§ Provided text:

++++++++

Byline: Karyn Monget

With the decision by Polo Ralph Lauren and Sara Lee Corp. to end their licensing arrangement for Ralph Lauren Intimates, and reports in recent seasons of a waning in demand for megabrand innerwear, the conclusion could be drawn that the big names had reached the end of their hot cycle in the category.
Think again. According to a number of retail executives at major specialty and department stores, who acknowledge retail sales have generally been soft in the apparel sector, consumer demand continues to be strong for the big brands.
It’s no secret that senior retail management is disappointed that such a prestigious name will be leaving innerwear departments at the close of the spring season. However, they note that Sara Lee and Ralph Lauren have implemented a liquidation strategy, including promotions, to encourage sell-throughs of the Ralph Lauren Intimates’ final season this spring.
The remaining big-name players — several of whom are undoubtedly hoping to seize a bigger share of the market, are Calvin Klein Underwear by The Warnaco Group and several licensees — DKNY Underwear and Donna Karan Intimates at Wacoal America, Liz Claiborne Intimates at Jockey International, Tommy Hilfiger Intimates at VF Corp.’s Bestform division and Tommy Hilfiger robes and sleepwear at Cypress Apparel, a unit of Russell-Newman.
The announcement of the Sara Lee-Ralph Lauren split in early January initially rattled the retail and innerwear communities. Sara Lee and Polo Ralph Lauren signed an innerwear pact in February 1996, and the line was launched at 1,000 major specialty and department stores in June 1997 with lots of fanfare.

++++++++

§ Recorded information:

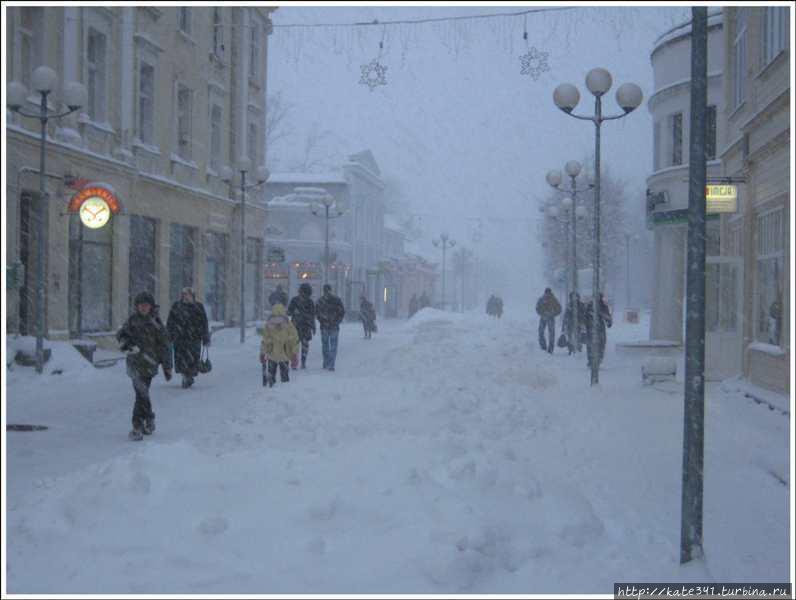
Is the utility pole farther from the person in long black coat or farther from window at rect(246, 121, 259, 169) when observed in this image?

++++++++

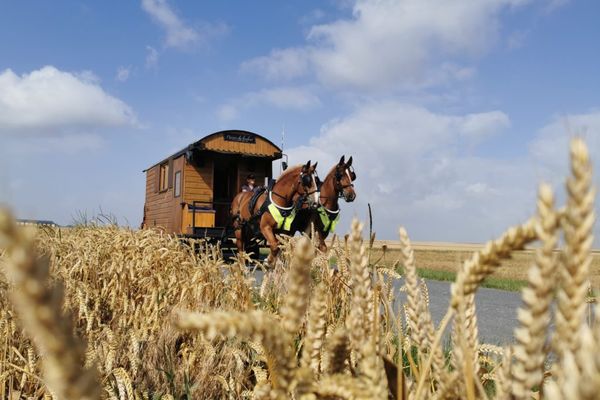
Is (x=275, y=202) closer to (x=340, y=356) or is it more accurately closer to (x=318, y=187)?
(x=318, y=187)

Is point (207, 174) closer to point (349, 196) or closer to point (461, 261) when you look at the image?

++++++++

§ Problems:
a) Answer these questions from the innerwear article:
(i) When was the Sara Lee-Ralph Lauren split announced?
(ii) Which company holds the license for Liz Claiborne Intimates?
(iii) In how many stores was the line launched in June 1997?
b) Can you rewrite the innerwear article starting at "Byline: Karyn Monget" and ending at "in the category.", changing "licensing arrangement" to "licensing agreement"?

§ Responses to the tasks:
a)
(i) In early January.
(ii) Jockey International.
(iii) 1,000 major specialty and department stores.

b)
Byline: Karyn Monget

With the decision by Polo Ralph Lauren and Sara Lee Corp. to end their licensing agreement for Ralph Lauren Intimates, and reports in recent seasons of a waning in demand for megabrand innerwear, the conclusion could be drawn that the big names had reached the end of their hot cycle in the category.